Front national : « Les médias doivent avoir une lecture politique, pas politicienne »
Alors que le Front national de Marine Le Pen s’est renforcé avec les élections cantonales, quelle place occupe le FN dans les médias ? Avant notre dossier « FN : les racines du mal » à paraître jeudi, l’analyse d’Arnaud Mercier, politologue et professeur de communication à l’université de Metz.
Politis.fr : Comment expliquer la forte présence dans les médias de Marine Le Pen alors que traditionnellement, le FN était boudé par la sphère médiatique ?
Arnaud Mercier : Globalement, les médias épousent les stratégies de communication des partis politiques. Quand Jean-Marie Le Pen se présente comme le trublion, l’empêcheur de tourner en rond du système politique, qu’il veut présenter son parti comme un pôle de radicalité, et que pour cela, il utilise sciemment des propos provocateurs et choquants (ses fameuses saillies racistes ou antisémites), il suscite logiquement une posture de défiance chez les médias et les citoyens. Il n’est donc pas étonnant que lors de la campagne présidentielle de 2002, Jean-Marie Le Pen ait été traité comme un « petit candidat »… jusqu’à avoir moins de temps de parole qu’Arlette Laguiller ! Dans l’entre-deux tour, le FN a même subi un véritable « traitement de défaveur » des journalistes : ils se sont soudain montrés très exigeants sur son programme, et beaucoup moins sur celui de Jacques Chirac…
A l’inverse de son père, Marine Le Pen joue la carte de l’entrée en respectabilité. C’est une femme divorcée qui a un discours beaucoup moins « droite catholique intégriste », et globalement, des positions beaucoup moins tranchées, du moins en apparence, que son père. Elle offre un visage acceptable du FN, passe très bien à l’antenne, et du coup, les journalistes n’ont pas vraiment d’autre choix que de lui accorder un traitement équivalent à celui des autres responsables politiques. D’une certaine manière, Marine Le Pen a « tué le père » en apparaissant de manière si importante dans les médias…
D’autant qu’à chaque fois qu’elle passe à l’antenne, Marine Le Pen « fait » de l’audience…
Rappelons que Jean-Marie Le Pen battait lui aussi des records d’audience, son positionnement très « clivant » lui permettant de rassembler à la fois ses détracteurs et ses défenseurs. Au-delà, Marine Le Pen est un bon client médiatique car elle incarne vraiment quelque chose : le renouveau du Front national. Aux cantonales, une élection qui, d’ordinaire, désavantage le FN qui n’est pas un parti de terrain, les Français ont voté pour le FN de Marine Le Pen : ils ont plébiscité la nouvelle ligne, plus « fréquentable », du parti. Exactement celle de Bruno Mégret qui voulait faire du FN un parti de la droite nationale, un parti de gouvernement, et qui est ainsi consacré de manière posthume. Le message a, semble-t-il, été compris, puisque dans les 12 cantons de Moselle où des candidats FN étaient en lice, ils ont obtenu en moyenne 38 % des voix ! Ce qui signifie que de nombreux électeurs UMP ont bel et bien voté pour l’extrême-droite. Marine Le Pen a le vent en poupe, donc les médias suivent…
Comment les médias peuvent-ils résister aux éventuelles manipulations ?
▬▬▬▬▬▬▬▬▬▬
◆ Exploitation du texte ◆
1/ Résumez l'entretien en deux phrases.
2/ Extrayez de l'entretien le passage commençant par « Alors que le » et se terminant par « sphère médiatique ? ».
3/ Dressez la liste de toutes les personnalités politiques nommées dans l'entretien.
Les entrées n'interviennent en rien dans ce travail.

◆ Extraits des entrées ◆
▬▬▬▬▬▬▬▬▬▬
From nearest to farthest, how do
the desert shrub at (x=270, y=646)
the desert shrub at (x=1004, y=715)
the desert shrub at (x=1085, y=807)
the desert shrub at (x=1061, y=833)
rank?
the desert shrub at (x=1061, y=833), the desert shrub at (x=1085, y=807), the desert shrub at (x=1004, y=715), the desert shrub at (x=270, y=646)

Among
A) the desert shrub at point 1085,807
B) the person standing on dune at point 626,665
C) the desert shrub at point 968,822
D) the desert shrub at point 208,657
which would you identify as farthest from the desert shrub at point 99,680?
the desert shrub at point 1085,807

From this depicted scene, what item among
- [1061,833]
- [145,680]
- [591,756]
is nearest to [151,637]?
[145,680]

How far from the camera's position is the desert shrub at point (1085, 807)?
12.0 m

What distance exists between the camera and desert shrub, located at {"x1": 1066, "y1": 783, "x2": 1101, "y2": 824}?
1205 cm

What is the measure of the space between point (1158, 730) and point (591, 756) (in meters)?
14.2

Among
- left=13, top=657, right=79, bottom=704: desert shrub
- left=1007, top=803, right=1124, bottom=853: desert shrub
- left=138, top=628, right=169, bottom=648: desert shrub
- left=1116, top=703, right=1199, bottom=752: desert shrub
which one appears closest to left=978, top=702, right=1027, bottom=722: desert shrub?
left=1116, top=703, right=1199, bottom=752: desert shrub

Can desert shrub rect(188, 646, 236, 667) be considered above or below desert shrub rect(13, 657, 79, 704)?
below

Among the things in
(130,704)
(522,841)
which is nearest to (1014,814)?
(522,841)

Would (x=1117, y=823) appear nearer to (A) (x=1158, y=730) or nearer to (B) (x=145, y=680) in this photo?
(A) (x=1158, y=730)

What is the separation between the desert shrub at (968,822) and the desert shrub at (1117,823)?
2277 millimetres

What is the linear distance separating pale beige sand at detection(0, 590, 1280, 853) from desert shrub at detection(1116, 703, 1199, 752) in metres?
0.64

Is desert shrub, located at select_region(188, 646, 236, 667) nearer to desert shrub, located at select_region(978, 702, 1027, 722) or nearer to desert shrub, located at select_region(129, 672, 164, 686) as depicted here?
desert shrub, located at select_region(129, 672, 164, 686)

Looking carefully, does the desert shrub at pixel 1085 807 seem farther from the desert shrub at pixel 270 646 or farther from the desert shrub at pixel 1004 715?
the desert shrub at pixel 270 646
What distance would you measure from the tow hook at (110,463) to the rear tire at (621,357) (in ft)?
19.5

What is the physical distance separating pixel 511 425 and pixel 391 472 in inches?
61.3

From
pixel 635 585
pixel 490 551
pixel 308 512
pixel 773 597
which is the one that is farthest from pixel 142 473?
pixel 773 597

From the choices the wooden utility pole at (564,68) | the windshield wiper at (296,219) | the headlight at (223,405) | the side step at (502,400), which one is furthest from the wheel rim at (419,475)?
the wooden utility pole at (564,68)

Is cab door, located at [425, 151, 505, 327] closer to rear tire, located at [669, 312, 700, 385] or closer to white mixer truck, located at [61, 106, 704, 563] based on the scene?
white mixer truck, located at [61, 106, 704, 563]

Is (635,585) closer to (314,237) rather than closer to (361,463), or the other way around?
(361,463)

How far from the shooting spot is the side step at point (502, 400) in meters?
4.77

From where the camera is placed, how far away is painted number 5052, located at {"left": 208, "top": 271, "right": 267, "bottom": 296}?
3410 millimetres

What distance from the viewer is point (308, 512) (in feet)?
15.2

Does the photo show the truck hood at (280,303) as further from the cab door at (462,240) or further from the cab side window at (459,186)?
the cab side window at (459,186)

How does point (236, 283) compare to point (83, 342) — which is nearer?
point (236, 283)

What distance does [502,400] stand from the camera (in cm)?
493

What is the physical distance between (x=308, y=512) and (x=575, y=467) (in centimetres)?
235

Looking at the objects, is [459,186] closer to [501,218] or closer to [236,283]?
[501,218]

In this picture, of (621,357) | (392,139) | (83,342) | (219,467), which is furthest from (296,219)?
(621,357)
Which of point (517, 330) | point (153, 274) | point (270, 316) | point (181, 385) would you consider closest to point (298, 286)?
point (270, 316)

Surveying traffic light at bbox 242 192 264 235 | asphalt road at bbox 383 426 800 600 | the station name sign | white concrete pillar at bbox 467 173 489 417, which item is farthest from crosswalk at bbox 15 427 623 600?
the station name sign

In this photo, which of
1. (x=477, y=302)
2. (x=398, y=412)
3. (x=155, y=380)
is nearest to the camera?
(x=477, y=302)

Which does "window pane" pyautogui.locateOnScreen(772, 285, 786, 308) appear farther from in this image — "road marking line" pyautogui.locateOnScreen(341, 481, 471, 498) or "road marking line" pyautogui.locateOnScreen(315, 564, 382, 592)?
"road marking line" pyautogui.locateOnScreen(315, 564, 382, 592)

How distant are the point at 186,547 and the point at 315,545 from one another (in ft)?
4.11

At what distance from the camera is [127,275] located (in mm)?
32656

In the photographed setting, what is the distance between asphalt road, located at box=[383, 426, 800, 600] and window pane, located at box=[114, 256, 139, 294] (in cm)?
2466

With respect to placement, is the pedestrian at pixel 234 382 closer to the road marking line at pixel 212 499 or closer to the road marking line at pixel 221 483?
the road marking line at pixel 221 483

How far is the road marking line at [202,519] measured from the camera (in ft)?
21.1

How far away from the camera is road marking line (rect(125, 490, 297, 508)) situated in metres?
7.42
▬▬▬▬▬▬▬▬▬▬
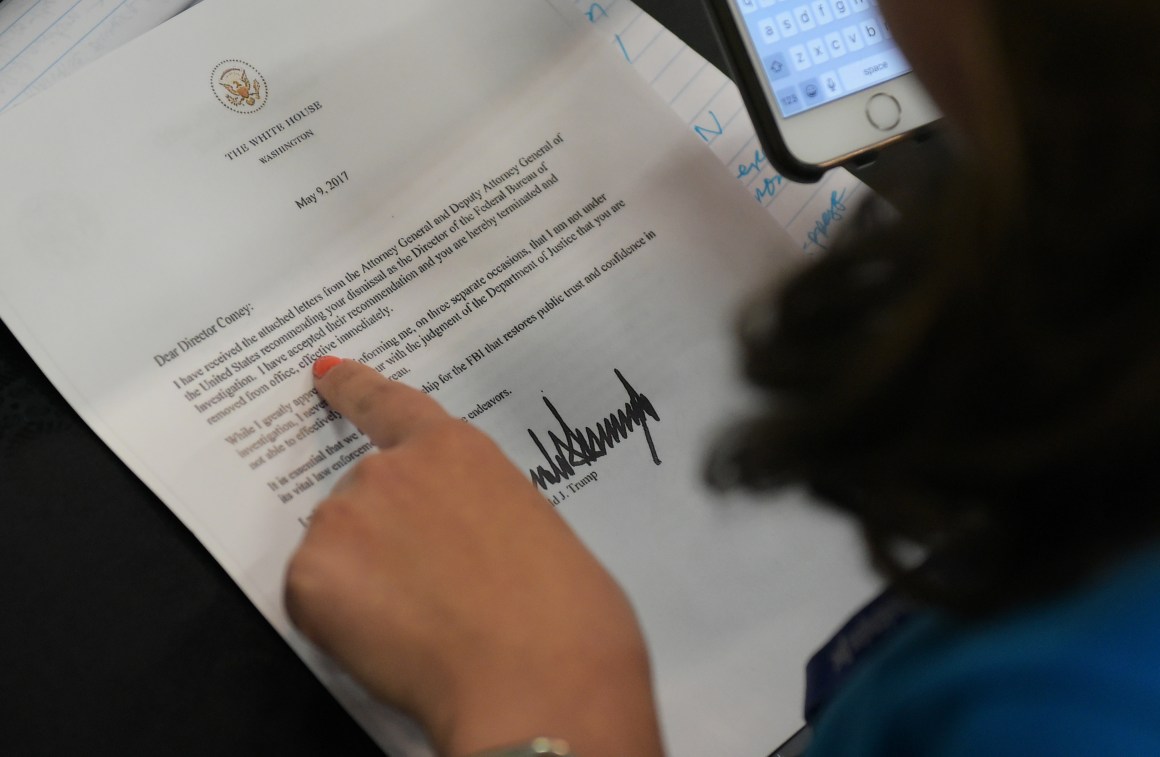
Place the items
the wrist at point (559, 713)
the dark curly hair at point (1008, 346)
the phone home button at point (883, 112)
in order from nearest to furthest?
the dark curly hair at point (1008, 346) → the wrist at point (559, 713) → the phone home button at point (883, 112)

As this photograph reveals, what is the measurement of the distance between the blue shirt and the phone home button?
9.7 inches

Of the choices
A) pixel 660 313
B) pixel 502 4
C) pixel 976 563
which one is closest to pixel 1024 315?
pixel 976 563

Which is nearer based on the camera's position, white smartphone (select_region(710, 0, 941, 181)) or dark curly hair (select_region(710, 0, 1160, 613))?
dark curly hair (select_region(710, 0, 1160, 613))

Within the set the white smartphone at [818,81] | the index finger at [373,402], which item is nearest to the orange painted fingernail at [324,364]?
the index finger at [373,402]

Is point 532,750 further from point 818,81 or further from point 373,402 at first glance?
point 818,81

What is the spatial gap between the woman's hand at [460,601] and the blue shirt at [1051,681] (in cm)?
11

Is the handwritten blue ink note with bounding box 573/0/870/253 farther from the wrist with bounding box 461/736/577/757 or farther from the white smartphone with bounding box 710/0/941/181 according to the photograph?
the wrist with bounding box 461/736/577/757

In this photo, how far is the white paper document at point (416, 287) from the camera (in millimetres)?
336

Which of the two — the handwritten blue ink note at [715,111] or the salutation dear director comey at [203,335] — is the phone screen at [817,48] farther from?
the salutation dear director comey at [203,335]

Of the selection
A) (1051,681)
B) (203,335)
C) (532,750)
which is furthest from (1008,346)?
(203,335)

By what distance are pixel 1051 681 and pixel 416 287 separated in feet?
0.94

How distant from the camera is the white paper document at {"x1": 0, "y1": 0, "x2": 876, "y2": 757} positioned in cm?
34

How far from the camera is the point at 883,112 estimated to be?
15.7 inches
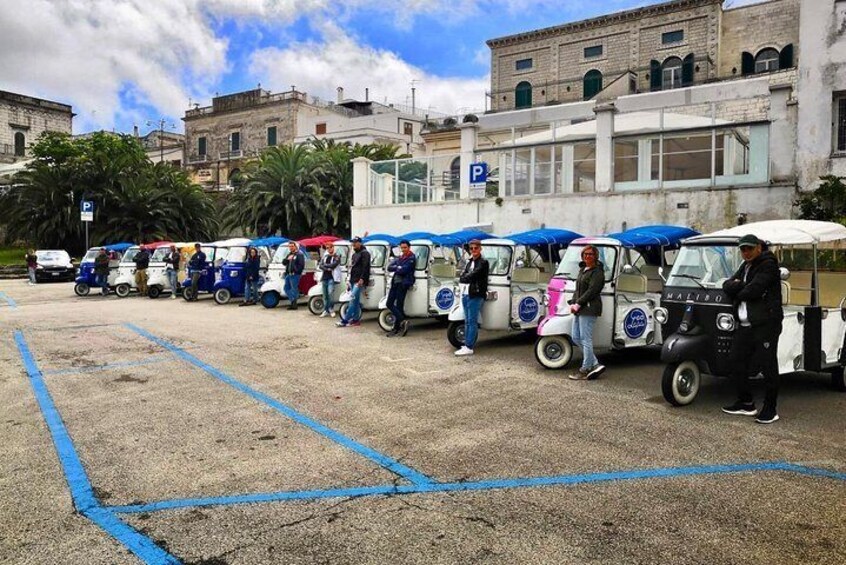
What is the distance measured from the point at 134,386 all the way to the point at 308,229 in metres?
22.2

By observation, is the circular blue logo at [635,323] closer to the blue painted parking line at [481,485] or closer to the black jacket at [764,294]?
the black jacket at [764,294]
▬▬▬▬▬▬▬▬▬▬
◆ Réponses par consigne ◆
1/ Selon Arnaud Mercier, les médias épousent les stratégies de communication des partis : Jean-Marie Le Pen, par ses propos provocateurs, suscitait leur défiance, tandis que Marine Le Pen, qui joue la carte de la respectabilité, reçoit un traitement équivalent à celui des autres responsables politiques. Elle fait aussi de l'audience et incarne le renouveau du FN, dont la ligne plus « fréquentable » a été plébiscitée aux cantonales, si bien que les médias suivent.

2/
Alors que le Front national de Marine Le Pen s’est renforcé avec les élections cantonales, quelle place occupe le FN dans les médias ? Avant notre dossier « FN : les racines du mal » à paraître jeudi, l’analyse d’Arnaud Mercier, politologue et professeur de communication à l’université de Metz.
Politis.fr : Comment expliquer la forte présence dans les médias de Marine Le Pen alors que traditionnellement, le FN était boudé par la sphère médiatique ?

3/
- Marine Le Pen
- Jean-Marie Le Pen
- Arlette Laguiller
- Jacques Chirac
- Bruno Mégret